● Problem description: The records below are to be quoted in full; please keep every word exact.

(Dataset items)

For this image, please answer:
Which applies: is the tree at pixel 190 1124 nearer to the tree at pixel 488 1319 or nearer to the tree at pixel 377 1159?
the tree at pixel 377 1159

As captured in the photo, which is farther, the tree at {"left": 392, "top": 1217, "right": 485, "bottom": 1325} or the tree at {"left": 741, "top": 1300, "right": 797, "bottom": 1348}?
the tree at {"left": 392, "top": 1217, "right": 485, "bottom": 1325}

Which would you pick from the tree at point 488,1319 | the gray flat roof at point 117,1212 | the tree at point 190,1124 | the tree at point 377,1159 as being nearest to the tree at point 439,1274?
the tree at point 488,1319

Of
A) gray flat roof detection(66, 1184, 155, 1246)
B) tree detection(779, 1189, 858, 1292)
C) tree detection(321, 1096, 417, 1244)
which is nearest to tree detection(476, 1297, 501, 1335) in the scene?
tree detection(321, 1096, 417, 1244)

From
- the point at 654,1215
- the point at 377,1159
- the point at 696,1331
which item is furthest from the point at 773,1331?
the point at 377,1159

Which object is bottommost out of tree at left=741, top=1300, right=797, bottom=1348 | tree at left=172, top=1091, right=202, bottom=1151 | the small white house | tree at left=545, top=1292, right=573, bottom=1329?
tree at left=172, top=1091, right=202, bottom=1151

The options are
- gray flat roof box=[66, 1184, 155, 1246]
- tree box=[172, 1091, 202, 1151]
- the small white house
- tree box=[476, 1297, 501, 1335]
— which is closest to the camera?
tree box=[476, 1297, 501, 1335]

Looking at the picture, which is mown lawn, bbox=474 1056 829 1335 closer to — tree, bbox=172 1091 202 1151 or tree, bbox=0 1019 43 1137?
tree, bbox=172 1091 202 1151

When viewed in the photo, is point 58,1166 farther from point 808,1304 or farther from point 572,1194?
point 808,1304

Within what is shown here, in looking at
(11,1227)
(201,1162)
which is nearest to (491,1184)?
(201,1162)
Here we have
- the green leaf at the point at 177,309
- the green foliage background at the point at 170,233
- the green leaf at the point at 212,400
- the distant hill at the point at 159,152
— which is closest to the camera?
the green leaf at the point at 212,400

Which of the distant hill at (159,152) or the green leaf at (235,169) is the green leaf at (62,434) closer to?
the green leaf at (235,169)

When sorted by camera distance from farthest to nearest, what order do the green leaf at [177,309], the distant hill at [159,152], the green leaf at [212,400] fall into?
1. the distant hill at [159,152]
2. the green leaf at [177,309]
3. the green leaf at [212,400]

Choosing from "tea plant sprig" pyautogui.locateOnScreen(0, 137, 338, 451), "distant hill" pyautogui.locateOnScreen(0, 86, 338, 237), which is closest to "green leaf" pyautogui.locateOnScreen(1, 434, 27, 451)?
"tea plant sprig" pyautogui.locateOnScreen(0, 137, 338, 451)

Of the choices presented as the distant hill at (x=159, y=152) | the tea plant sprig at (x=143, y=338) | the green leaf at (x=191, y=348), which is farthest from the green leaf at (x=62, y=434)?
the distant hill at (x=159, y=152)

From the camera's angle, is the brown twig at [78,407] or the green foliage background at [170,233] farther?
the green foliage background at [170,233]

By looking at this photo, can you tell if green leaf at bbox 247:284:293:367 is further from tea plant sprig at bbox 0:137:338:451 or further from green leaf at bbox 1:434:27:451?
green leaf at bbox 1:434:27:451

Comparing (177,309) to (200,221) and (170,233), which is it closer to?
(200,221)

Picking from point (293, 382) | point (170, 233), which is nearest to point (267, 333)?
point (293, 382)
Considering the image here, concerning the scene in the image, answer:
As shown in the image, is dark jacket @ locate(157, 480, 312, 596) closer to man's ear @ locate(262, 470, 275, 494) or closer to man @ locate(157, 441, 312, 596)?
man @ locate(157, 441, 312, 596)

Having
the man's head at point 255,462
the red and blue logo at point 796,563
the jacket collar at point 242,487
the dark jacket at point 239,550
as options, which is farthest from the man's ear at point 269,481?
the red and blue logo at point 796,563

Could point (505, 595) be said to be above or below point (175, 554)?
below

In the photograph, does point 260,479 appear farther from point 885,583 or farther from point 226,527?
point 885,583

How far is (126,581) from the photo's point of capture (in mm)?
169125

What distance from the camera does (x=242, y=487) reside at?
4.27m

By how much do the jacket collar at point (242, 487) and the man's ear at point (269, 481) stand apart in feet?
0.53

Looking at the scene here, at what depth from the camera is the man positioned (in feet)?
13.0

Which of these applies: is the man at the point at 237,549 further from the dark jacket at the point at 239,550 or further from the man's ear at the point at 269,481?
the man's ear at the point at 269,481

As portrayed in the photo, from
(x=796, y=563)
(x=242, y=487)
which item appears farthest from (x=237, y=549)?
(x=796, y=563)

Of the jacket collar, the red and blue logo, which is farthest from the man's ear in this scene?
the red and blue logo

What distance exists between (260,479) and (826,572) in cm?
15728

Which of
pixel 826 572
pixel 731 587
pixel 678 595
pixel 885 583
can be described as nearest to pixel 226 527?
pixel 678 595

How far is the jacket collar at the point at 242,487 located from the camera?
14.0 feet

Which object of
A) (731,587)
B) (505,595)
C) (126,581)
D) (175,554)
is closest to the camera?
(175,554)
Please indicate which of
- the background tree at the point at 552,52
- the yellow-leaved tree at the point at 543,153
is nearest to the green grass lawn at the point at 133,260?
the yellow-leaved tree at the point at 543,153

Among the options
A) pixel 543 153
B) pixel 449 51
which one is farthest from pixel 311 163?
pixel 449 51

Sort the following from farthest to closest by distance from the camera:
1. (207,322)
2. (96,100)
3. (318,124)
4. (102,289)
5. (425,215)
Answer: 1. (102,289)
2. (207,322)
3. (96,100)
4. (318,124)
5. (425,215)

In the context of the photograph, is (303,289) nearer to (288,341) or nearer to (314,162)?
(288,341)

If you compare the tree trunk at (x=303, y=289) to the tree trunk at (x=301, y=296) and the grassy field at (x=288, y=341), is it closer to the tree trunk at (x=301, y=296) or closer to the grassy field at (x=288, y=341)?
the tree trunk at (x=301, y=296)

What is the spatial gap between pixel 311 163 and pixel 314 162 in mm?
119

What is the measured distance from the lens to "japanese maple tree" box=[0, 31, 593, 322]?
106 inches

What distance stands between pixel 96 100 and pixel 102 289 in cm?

● Problem solution:
For this image, please answer:
Which applies: is the tree at pixel 190 1124 nearer to the tree at pixel 488 1319 or nearer to the tree at pixel 377 1159?
the tree at pixel 377 1159

As captured in the photo, which is farther, the tree at {"left": 392, "top": 1217, "right": 485, "bottom": 1325} or the tree at {"left": 741, "top": 1300, "right": 797, "bottom": 1348}?
the tree at {"left": 392, "top": 1217, "right": 485, "bottom": 1325}

Which would you pick from the tree at point 488,1319 | the gray flat roof at point 117,1212 | the tree at point 190,1124 | the tree at point 377,1159 as being nearest to the tree at point 439,1274?
the tree at point 488,1319

Of
A) gray flat roof detection(66, 1184, 155, 1246)
B) tree detection(779, 1189, 858, 1292)
C) tree detection(321, 1096, 417, 1244)
which is nearest to tree detection(476, 1297, 501, 1335) in the scene?
tree detection(321, 1096, 417, 1244)

From
- the point at 654,1215
- the point at 377,1159
- the point at 696,1331
which item is furthest from the point at 773,1331?
the point at 377,1159

Which object is bottommost out of tree at left=741, top=1300, right=797, bottom=1348 | tree at left=172, top=1091, right=202, bottom=1151 | the small white house | tree at left=545, top=1292, right=573, bottom=1329?
tree at left=172, top=1091, right=202, bottom=1151

The options are
- gray flat roof box=[66, 1184, 155, 1246]
- tree box=[172, 1091, 202, 1151]
- the small white house
- tree box=[476, 1297, 501, 1335]
— which is closest to the camera?
tree box=[476, 1297, 501, 1335]

Looking at the picture, which is mown lawn, bbox=474 1056 829 1335 closer to — tree, bbox=172 1091 202 1151 or tree, bbox=0 1019 43 1137?
tree, bbox=172 1091 202 1151

When viewed in the photo, is point 58,1166 farther from point 808,1304 or farther from point 572,1194?
point 808,1304

Within what is shown here, in looking at
(11,1227)
(201,1162)
which is nearest to (491,1184)?
(201,1162)
Here we have
- the green leaf at the point at 177,309
- the green foliage background at the point at 170,233
- the green leaf at the point at 212,400
- the distant hill at the point at 159,152
— which is closest to the camera?
the green leaf at the point at 212,400

Which of the distant hill at (159,152) or the green leaf at (235,169) is the green leaf at (62,434) closer to?
the green leaf at (235,169)

When sorted by camera distance from farthest to nearest, what order do the green leaf at [177,309], the distant hill at [159,152], the green leaf at [212,400] fall into?
1. the distant hill at [159,152]
2. the green leaf at [177,309]
3. the green leaf at [212,400]

Choosing from "tea plant sprig" pyautogui.locateOnScreen(0, 137, 338, 451), "distant hill" pyautogui.locateOnScreen(0, 86, 338, 237), which is closest to "green leaf" pyautogui.locateOnScreen(1, 434, 27, 451)?
"tea plant sprig" pyautogui.locateOnScreen(0, 137, 338, 451)

Of the choices presented as the distant hill at (x=159, y=152) | the tea plant sprig at (x=143, y=338) | the green leaf at (x=191, y=348), which is farthest from the green leaf at (x=62, y=434)?
the distant hill at (x=159, y=152)

From the camera's angle, is the brown twig at [78,407] or the green foliage background at [170,233] farther?
the green foliage background at [170,233]

By looking at this photo, can you tell if green leaf at bbox 247:284:293:367 is further from tea plant sprig at bbox 0:137:338:451 or further from green leaf at bbox 1:434:27:451?
green leaf at bbox 1:434:27:451

Comparing (177,309) to (200,221) and (170,233), which is it closer to?
(200,221)

Picking from point (293, 382) | point (170, 233), which is nearest to point (267, 333)?
point (293, 382)
Considering the image here, concerning the scene in the image, answer:
As shown in the image, is dark jacket @ locate(157, 480, 312, 596) closer to man's ear @ locate(262, 470, 275, 494) or closer to man @ locate(157, 441, 312, 596)?
man @ locate(157, 441, 312, 596)

Having
the man's head at point 255,462
the red and blue logo at point 796,563
the jacket collar at point 242,487
the dark jacket at point 239,550
as options, which is farthest from the man's ear at point 269,481?
the red and blue logo at point 796,563

Could point (505, 595) be said to be above or below point (175, 554)?
below

In the photograph, does point 260,479 appear farther from point 885,583 or farther from point 226,527?
point 885,583

How far is (126,581) from the photo's point of capture (in mm)?
169125

What distance from the camera does (x=242, y=487) reside at?
4.27m

By how much do the jacket collar at point (242, 487) and the man's ear at point (269, 481) stand apart in feet?
0.53

Looking at the scene here, at what depth from the camera is the man positioned (in feet)?
13.0

Which of these applies: is the man at the point at 237,549 further from the dark jacket at the point at 239,550 or further from the man's ear at the point at 269,481?
the man's ear at the point at 269,481

As portrayed in the photo, from
(x=796, y=563)
(x=242, y=487)
which item appears farthest from (x=237, y=549)?
(x=796, y=563)

Of the jacket collar, the red and blue logo, which is farthest from the man's ear in this scene?
the red and blue logo

What distance exists between (260,479) and (826,572) in cm?
15728

Which of
pixel 826 572
pixel 731 587
pixel 678 595
pixel 885 583
can be described as nearest to pixel 226 527?
pixel 678 595

How far is the jacket collar at the point at 242,487 located from the camera?
14.0 feet

Which object of
A) (731,587)
B) (505,595)
C) (126,581)
D) (175,554)
is closest to the camera?
(175,554)
Please indicate which of
- the background tree at the point at 552,52
- the yellow-leaved tree at the point at 543,153
is nearest to the green grass lawn at the point at 133,260?
the yellow-leaved tree at the point at 543,153

Among the options
A) pixel 543 153
B) pixel 449 51
which one is farthest from pixel 311 163?
pixel 449 51

Sort the following from farthest to closest by distance from the camera:
1. (207,322)
2. (96,100)
3. (318,124)
4. (102,289)
5. (425,215)
Answer: 1. (102,289)
2. (207,322)
3. (96,100)
4. (318,124)
5. (425,215)

In the context of the photograph, is (303,289) nearer to (288,341) or nearer to (314,162)?
(288,341)

If you compare the tree trunk at (x=303, y=289) to the tree trunk at (x=301, y=296) and the grassy field at (x=288, y=341), is it closer to the tree trunk at (x=301, y=296) or closer to the grassy field at (x=288, y=341)?
the tree trunk at (x=301, y=296)

What is the spatial gap between pixel 311 163 and pixel 314 162 in mm?
119

What is the measured distance from the lens to "japanese maple tree" box=[0, 31, 593, 322]?
106 inches

What distance stands between pixel 96 100 and pixel 102 289 in cm?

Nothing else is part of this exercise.